Task requirements
Find the lines of the material below that include the string "frames", then copy each one.

Segment Start: Available data

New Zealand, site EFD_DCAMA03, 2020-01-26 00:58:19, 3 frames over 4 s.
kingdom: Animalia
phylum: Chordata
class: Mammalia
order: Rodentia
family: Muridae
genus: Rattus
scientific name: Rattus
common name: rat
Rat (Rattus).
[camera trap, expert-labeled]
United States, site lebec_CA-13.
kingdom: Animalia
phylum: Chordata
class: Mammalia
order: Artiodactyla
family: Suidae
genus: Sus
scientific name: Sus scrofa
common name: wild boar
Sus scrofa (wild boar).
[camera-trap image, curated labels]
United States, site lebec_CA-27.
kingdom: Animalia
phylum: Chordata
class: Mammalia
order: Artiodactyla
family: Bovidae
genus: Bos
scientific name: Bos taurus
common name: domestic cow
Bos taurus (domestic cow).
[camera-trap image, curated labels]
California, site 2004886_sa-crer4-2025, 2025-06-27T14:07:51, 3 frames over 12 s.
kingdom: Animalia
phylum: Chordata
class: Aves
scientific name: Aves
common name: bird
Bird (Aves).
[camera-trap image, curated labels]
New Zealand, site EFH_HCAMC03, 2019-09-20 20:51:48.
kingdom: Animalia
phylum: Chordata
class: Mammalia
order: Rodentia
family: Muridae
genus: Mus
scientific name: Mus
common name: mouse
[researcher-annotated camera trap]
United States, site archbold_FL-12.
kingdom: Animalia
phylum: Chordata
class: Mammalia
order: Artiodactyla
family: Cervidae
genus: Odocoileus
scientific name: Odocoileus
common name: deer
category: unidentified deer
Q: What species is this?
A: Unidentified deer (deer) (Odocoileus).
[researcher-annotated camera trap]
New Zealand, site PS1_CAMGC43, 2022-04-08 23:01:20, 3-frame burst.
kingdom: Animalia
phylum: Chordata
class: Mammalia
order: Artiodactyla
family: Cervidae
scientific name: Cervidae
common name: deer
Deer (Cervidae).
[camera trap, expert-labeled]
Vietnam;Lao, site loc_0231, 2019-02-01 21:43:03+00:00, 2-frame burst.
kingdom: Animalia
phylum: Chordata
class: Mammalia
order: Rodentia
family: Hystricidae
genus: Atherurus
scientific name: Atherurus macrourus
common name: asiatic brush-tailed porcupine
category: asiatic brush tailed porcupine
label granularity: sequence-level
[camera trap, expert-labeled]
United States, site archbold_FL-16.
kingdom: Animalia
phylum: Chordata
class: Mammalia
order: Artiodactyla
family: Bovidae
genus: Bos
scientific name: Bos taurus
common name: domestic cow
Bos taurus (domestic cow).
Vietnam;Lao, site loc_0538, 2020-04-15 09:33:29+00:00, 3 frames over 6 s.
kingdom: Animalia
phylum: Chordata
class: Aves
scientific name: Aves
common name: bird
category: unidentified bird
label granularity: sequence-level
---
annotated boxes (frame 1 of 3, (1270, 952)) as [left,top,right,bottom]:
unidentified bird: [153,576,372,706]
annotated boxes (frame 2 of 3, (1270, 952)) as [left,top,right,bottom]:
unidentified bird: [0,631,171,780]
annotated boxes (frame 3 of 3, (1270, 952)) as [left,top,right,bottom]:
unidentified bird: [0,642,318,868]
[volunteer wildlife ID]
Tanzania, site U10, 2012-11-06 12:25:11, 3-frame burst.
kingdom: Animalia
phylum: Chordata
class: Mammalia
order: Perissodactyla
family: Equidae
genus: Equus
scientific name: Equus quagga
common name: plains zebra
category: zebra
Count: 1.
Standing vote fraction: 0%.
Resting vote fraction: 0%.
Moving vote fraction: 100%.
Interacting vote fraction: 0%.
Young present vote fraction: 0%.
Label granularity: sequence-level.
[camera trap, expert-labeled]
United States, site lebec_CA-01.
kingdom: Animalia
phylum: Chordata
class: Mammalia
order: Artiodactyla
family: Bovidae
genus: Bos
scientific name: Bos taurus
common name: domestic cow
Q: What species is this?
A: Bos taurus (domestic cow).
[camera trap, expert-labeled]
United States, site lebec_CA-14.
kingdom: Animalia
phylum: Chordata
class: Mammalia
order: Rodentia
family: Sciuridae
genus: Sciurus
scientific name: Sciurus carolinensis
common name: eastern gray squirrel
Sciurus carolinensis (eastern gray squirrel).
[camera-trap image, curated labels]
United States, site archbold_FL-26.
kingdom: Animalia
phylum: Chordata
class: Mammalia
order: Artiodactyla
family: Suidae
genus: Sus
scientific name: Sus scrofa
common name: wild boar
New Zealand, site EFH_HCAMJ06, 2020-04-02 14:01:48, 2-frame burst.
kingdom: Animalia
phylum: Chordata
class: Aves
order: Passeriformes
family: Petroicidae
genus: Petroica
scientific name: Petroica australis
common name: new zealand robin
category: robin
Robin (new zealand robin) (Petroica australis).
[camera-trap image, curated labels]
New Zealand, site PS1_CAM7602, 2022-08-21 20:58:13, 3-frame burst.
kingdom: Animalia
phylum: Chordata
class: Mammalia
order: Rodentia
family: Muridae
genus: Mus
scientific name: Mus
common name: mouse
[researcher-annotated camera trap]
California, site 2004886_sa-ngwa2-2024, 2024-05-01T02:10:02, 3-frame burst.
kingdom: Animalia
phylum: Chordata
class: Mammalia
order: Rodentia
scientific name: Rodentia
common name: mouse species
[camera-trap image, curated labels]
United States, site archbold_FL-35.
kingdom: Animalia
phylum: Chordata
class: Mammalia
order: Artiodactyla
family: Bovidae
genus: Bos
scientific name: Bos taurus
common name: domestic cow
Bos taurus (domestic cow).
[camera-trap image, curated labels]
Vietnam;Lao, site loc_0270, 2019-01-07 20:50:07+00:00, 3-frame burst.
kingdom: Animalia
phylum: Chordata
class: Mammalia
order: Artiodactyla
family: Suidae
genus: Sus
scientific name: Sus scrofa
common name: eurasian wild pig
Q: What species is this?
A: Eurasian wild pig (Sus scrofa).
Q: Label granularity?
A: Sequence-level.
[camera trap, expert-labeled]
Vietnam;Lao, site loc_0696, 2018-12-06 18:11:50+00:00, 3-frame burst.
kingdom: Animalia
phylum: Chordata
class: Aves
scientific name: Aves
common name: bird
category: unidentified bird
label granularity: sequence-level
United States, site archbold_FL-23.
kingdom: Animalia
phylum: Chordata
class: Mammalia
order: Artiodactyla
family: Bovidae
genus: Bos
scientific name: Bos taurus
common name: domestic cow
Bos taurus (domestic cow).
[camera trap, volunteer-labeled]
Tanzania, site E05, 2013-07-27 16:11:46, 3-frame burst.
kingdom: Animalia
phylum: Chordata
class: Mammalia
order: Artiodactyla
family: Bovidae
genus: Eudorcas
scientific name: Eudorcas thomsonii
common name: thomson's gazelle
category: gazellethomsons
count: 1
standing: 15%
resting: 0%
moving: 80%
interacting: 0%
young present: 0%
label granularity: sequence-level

Segment End: Available data

Written solution
New Zealand, site EFD_DCAMA03, 2020-01-26 00:58:19, 3 frames over 4 s.
California, site 2004886_sa-crer4-2025, 2025-06-27T14:07:51, 3 frames over 12 s.
Vietnam;Lao, site loc_0538, 2020-04-15 09:33:29+00:00, 3 frames over 6 s.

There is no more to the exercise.